Since I'm better at UI than I am at coding, I handle most of the user calls and am usually at the receiving end of the screamers. It used to hurt my feelings that some people hated our product, but I've learned to listen and differentiate between the users who are frustrated just because it's not the system they're used to using, or if they have a true complaint that we can fix in the next cut. I calm them down and keep asking questions ("Really? I understand, so what could we do to make it easier for you to do that?")

In the past, many usability suggestions I made were fired down by developers saying that doing it my way would be hard or make really ugly code. But they are now seeing that we may have to do it the "hard" way in order to make it more usable. We want our users to get past the Suck Factor pretty quickly this time.

Please keep up the great posts, Kathy! Each entry I read either reminds me of something I've heard, or teaches me something new. You and everyone responding to your blog are more helpful than you'll know! :-))

Posted by: Lana B. | Sep 18, 2006 8:58:25 PM

Lana B. - absolutely true!
I'd forgotten that one... the other reason that developers are usually not good at UI work is that they are concentrating on a different game.
Developers are concentrating on the code and the underlying structure. An elegant design is one that fits together beautifully under the hood and is extensible and clean.
But (other than exceptional circumstances) the end user doesn't get to see any hints of the underlying design - so they don't (and shouldn't) care.

Posted by: omni | Sep 18, 2006 9:44:15 PM

I think we should listen to all the users but making a software that adapts to people is an utopia.
first : people are a lot more adaptable.
second : you can't know how everyone work (and it is in fact unpredictible)

Using efficient thinking there is only one solution : make software to which people adapt.
Even google search is not natural for a lot of people (at least at start).
The software should show the way to do things, not being able to do everything and at the same time inexplicably unable to do some needed simple things.

Of course we have to test the software, but the best software I know are the one that show the way, the one that ask us to adapt.
I don't know how to use VIM but I'm pretty sure that the users think it's the best thing since canned coke.

- [Data extracts]
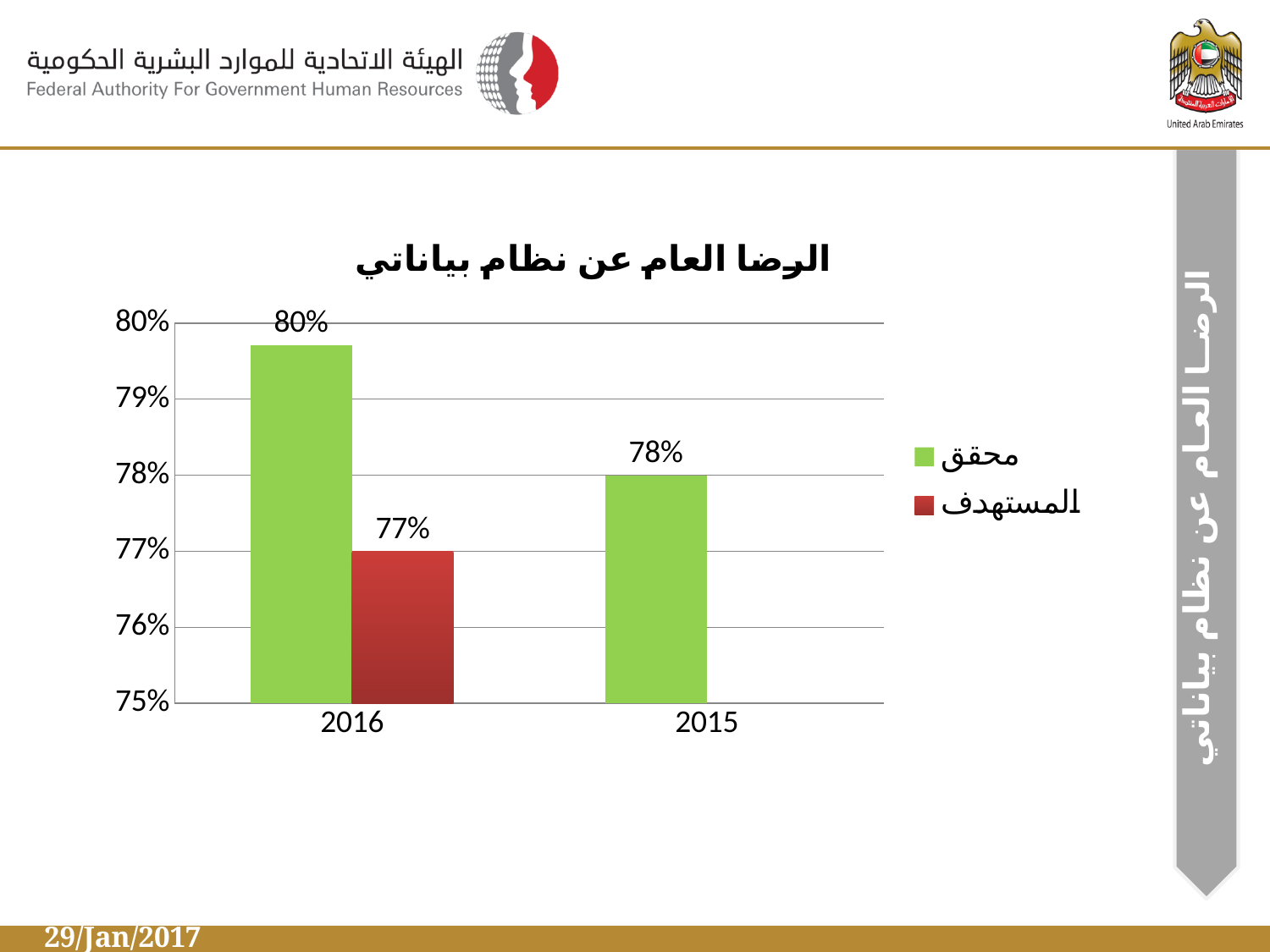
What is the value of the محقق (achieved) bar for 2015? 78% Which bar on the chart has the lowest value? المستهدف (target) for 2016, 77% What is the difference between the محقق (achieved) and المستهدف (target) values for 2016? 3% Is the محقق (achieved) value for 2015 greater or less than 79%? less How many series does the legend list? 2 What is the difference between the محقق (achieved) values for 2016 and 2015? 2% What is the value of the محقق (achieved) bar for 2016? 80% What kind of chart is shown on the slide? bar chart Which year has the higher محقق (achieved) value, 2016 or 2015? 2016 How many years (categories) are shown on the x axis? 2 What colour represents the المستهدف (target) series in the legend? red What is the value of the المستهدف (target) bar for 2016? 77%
...
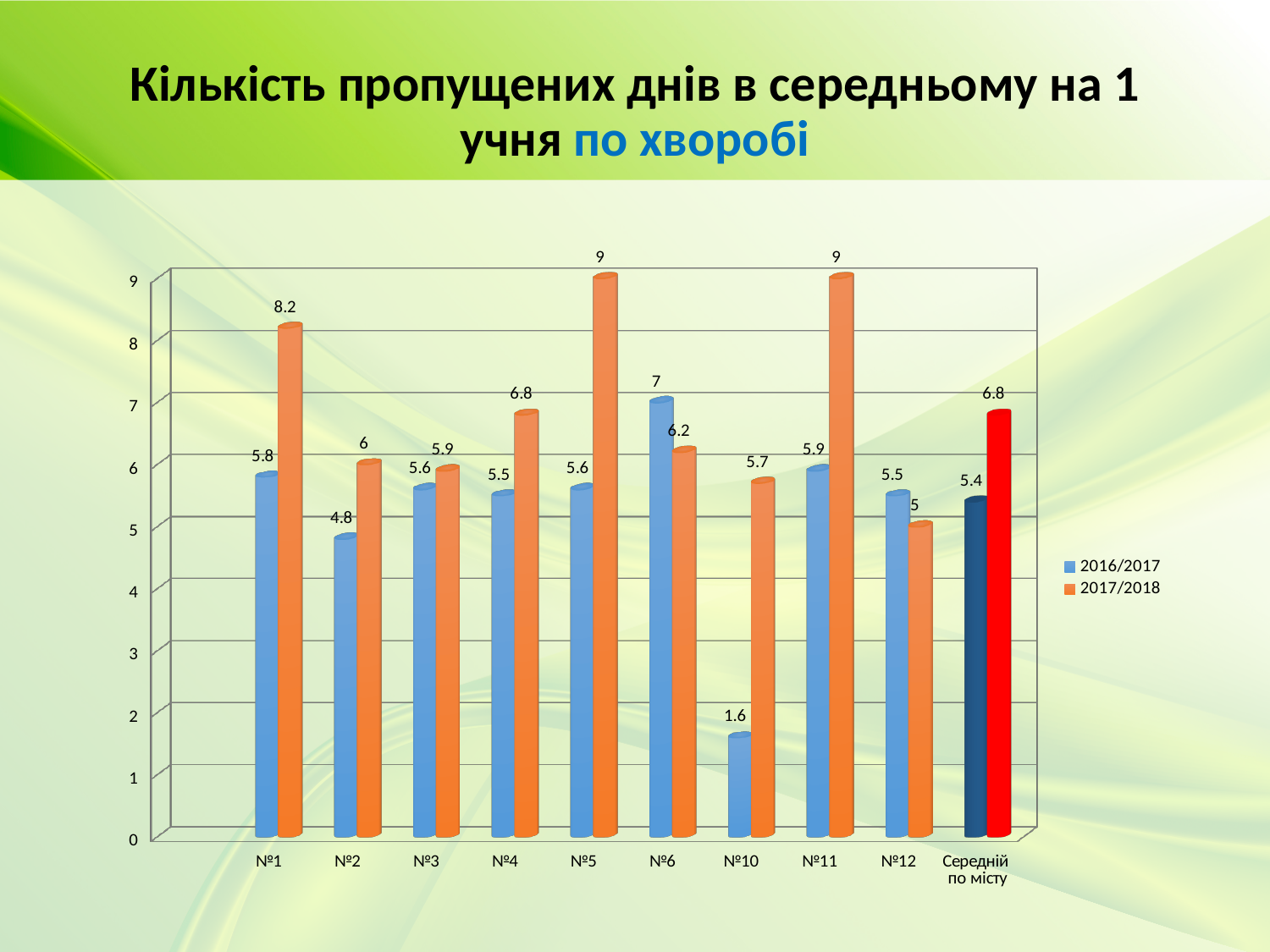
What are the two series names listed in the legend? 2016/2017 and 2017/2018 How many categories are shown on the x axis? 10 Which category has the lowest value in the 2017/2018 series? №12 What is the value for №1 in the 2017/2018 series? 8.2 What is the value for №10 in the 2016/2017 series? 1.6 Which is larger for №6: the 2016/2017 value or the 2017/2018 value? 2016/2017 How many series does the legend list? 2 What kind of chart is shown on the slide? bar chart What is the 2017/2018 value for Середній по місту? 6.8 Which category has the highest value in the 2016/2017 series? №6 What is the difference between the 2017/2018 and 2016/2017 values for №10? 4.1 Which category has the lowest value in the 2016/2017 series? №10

- [Actions to take]
a) According to the comment posted by omni in the blog comments on software usability, what are developers concentrating on?
b) Continue the blog comments on software usability, starting after their final sentence.
The material comes from a separate source unrelated to the text.

- [List of answers]
a) The code and the underlying structure.

b)
I use to draw on computer and I tried long ago a software absolutely unintuitive then gave up the thing, then used "everything you can do" software (like photoshop, or flash), but was never really satisfied because some of the needed basic drawing features are lacking, I don't need to have 2456 brushes, I need to have at least ONE beautiful one. People need that the software developer thinks and shows the path, not give them 365 possibilities thinking "there are so much any user could find the one for him".
That's a bit like if you are given 365 different color pencils but no basic grey one. This is a lack of thinking from the developer. Having so much makes people unable to adapt to the software because in fact... the is nothing consistent enough to adapt to. Humans need clear concepts to grasp the tool and make it theirs. When the tool is too complicated or diversified it burns all the brain power. Making a software full featured and masterable, that is the challenge. For drawing the pen is still the best, as well for developping ideas, where do the software fails?
well... just my two cents.

Posted by: isd | Sep 19, 2006 12:10:01 AM

Good point, but there is one trap we must be careful not to fall into, and that's the whole "you only learn from the dissatisfied users".

It's just as important to hear what works and what people like. Otherwise you may end up changing a feature 100 people like, the first time you hear from someone who hates that feature.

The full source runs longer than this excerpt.